Duvall & Associates, Inc.
BUSINESS ADVISOR NEWSLETTER
 

Finer points on rental properties, tax law

- by Alan Duvall 

Published in Dayton Daily News January 22, 2006  

Shakespeare’s Juliet purred to Romeo, “What’s in a name?  That which we call a rose by any other word would smell as sweet.” 

When it comes to rental property, the IRS sometimes takes a different approach.

Federal tax law classifies real estate rental properties as either active or passive activities. Except for business self-rentals, which could go either way, depending on how much money they generate.

Rentals are classified as active if the owner performs extraordinary personal services with regard to the property.  Special rules for vacation rentals also exist.  Losses from active rentals are fully deductible.   

This stringent test throws most real estate rentals into the passive category.  The ability to deduct losses from passive rentals is very limited.   

If a taxpayer does not participate at all in the passive rental – losses can only be deducted against the income of other passive rentals.  Unused losses are carried forward to future years, deductible against passive incomes of other rentals or the subject property. 

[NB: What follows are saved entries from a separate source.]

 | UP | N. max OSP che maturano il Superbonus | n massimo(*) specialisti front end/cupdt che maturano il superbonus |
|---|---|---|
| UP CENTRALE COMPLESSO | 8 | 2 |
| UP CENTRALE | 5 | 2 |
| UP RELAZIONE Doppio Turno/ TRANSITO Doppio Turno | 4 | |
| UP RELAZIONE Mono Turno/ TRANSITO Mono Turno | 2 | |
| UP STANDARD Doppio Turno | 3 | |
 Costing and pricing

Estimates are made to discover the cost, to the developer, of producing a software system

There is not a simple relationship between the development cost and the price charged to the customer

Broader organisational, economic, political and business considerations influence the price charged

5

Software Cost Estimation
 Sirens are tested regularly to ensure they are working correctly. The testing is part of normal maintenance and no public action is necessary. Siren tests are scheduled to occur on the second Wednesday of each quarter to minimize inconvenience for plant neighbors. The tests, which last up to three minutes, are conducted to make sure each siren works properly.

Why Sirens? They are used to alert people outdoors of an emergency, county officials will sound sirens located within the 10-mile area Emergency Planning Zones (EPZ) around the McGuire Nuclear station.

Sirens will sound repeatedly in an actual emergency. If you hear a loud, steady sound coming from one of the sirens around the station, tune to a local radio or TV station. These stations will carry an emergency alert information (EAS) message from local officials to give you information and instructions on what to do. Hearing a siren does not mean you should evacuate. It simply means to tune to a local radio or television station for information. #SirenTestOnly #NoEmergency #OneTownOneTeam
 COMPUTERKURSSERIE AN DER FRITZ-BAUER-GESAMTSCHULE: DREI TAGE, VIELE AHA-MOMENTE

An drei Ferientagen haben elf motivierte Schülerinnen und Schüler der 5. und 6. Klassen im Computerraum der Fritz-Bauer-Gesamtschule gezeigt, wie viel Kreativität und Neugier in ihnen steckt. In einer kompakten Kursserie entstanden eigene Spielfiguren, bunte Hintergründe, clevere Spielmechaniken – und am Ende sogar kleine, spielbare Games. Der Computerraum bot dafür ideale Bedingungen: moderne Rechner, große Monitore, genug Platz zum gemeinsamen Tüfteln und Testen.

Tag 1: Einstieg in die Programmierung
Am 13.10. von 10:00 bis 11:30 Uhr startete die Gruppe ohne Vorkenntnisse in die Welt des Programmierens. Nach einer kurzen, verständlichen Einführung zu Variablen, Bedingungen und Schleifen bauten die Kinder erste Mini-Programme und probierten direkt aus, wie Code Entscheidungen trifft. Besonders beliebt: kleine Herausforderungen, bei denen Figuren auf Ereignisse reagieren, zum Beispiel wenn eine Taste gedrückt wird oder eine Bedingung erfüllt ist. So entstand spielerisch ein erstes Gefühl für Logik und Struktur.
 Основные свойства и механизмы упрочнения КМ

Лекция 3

If a taxpayer “actively” participates (a test less stringent than the above extraordinary service test) in a passive real estate rental, up to $25,000 losses can be annually deducted, so long as owner adjusted gross income (AGI) is less than $100,000.   If owner's AGI is more than $100,000 - deduction is further limited by a formula until zeroed out at $150,000. 

For legal purposes, business owners often place owned buildings in an entity separate from their business.  The building is then leased to the business. 

The IRS correctly concluded owners could potentially manipulate such self-rentals to create positive income that, if treated as passive, could be used to deduct otherwise limited passive losses.  So the IRS generally classifies such rental income as active. 

Enter Shakespeare’s rose test.  If the business self-rental yields net losses, the IRS may treat the rental as passive and so limits loss deduction. 

Self-rental tax savings may be tax killed either way.  Net income is active and taxed.  Net losses are passive with limited deduction. 

And if a self-rental building yields losses one year, income the next, then losses?  The IRS could treat the building as passive, active, passive in successive years.